In [2]:
import os
import pandas as pd
from PyPDF2 import PdfReader
import docx2txt
import nltk
from nltk import sent_tokenize, pos_tag, ne_chunk
from nltk import download, find


In [3]:
download('punkt')
download('averaged_perceptron_tagger')
download('maxent_ne_chunker')
download('words')


[nltk_data] Downloading package punkt to
[nltk_data]     C:\Users\Dell\AppData\Roaming\nltk_data...
[nltk_data]   Package punkt is already up-to-date!
[nltk_data] Downloading package averaged_perceptron_tagger to
[nltk_data]     C:\Users\Dell\AppData\Roaming\nltk_data...
[nltk_data]   Package averaged_perceptron_tagger is already up-to-
[nltk_data]       date!
[nltk_data] Downloading package maxent_ne_chunker to
[nltk_data]     C:\Users\Dell\AppData\Roaming\nltk_data...
[nltk_data]   Package maxent_ne_chunker is already up-to-date!
[nltk_data] Downloading package words to
[nltk_data]     C:\Users\Dell\AppData\Roaming\nltk_data...
[nltk_data]   Package words is already up-to-date!


True

In [5]:
def extract_text_from_pdf(pdf_path):
    with open(pdf_path, 'rb') as pdf_file:
        pdf_reader = PdfReader(pdf_file)
        text = ''
        for page_num in range(len(pdf_reader.pages)):
            text += pdf_reader.pages[page_num].extract_text()
        return text

def extract_text_from_docx(docx_path):
    return docx2txt.process(docx_path)

def extract_names(txt):
    person_names = []
    for sent in sent_tokenize(txt):
        for chunk in ne_chunk(pos_tag(nltk.word_tokenize(sent))):
            if hasattr(chunk, 'label') and chunk.label() == 'PERSON':
                person_names.append(
                    ' '.join(chunk_leave[0] for chunk_leave in chunk.leaves())
                )
    return person_names

def parse_resume(file_path):
    if file_path.endswith('.pdf'):
        text = extract_text_from_pdf(file_path)
    elif file_path.endswith('.docx'):
        text = extract_text_from_docx(file_path)
    else:
        raise ValueError("Unsupported file format")
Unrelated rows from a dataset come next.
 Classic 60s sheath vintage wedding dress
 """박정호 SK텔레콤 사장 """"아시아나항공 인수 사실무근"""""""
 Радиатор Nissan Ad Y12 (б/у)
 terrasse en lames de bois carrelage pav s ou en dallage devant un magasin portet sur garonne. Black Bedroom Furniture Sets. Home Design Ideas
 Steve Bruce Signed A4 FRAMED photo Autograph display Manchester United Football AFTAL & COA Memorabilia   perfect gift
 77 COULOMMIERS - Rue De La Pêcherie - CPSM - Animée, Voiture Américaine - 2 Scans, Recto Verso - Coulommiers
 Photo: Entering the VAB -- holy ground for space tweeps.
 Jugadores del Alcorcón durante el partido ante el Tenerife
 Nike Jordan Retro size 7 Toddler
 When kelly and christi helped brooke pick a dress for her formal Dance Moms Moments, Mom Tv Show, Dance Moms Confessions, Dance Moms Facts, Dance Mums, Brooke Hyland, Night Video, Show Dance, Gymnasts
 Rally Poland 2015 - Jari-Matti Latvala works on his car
    names = extract_names(text)

    # Additional parsing logic (extract skills, experience, etc.) can be added here

    return {'file_path': file_path, 'text': text, 'names': names}

def parse_resumes_in_directory(directory):
    resumes_data = []
    for filename in os.listdir(directory):
        if filename.endswith('.pdf') or filename.endswith('.docx'):
            file_path = os.path.join(directory, filename)
            parsed_resume = parse_resume(file_path)
            resumes_data.append(parsed_resume)
    return pd.DataFrame(resumes_data)


In [7]:
if __name__ == '__main__':
    resumes_directory = r"C:\Users\Dell\Desktop\RESUME\RESUMES FOLDER"  # Update with the directory containing your resumes
    resumes_df = parse_resumes_in_directory(resumes_directory)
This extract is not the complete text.